▸ **YOUR TASK**: Give back exactly the stretch of data below from the line holding "Aboriginal Tent Embassy" through the line holding "Nike Hypervenom Rising Fast", both ends included, and leave the remaining lines out.
[[ INPUT DATA, beginning ]]
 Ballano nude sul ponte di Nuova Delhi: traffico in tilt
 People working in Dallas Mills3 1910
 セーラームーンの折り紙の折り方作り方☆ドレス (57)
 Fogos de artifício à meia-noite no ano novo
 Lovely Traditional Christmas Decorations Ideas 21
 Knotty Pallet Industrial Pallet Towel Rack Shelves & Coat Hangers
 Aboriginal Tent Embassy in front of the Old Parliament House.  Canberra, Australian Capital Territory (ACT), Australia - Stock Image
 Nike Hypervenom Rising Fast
[[ INPUT DATA, end ]]
[[ INPUT DATA, beginning ]]
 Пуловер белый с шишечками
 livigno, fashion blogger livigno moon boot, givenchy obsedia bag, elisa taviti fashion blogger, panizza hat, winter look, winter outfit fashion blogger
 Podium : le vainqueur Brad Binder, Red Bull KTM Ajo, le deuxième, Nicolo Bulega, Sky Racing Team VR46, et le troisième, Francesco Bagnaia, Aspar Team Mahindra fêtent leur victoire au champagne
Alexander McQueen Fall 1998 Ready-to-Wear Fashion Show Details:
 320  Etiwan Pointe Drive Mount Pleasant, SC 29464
[[ INPUT DATA, end ]]
▸ **SOLUTION TO THIS PROBLEM**:
 Aboriginal Tent Embassy in front of the Old Parliament House.  Canberra, Australian Capital Territory (ACT), Australia - Stock Image
 Nike Hypervenom Rising Fast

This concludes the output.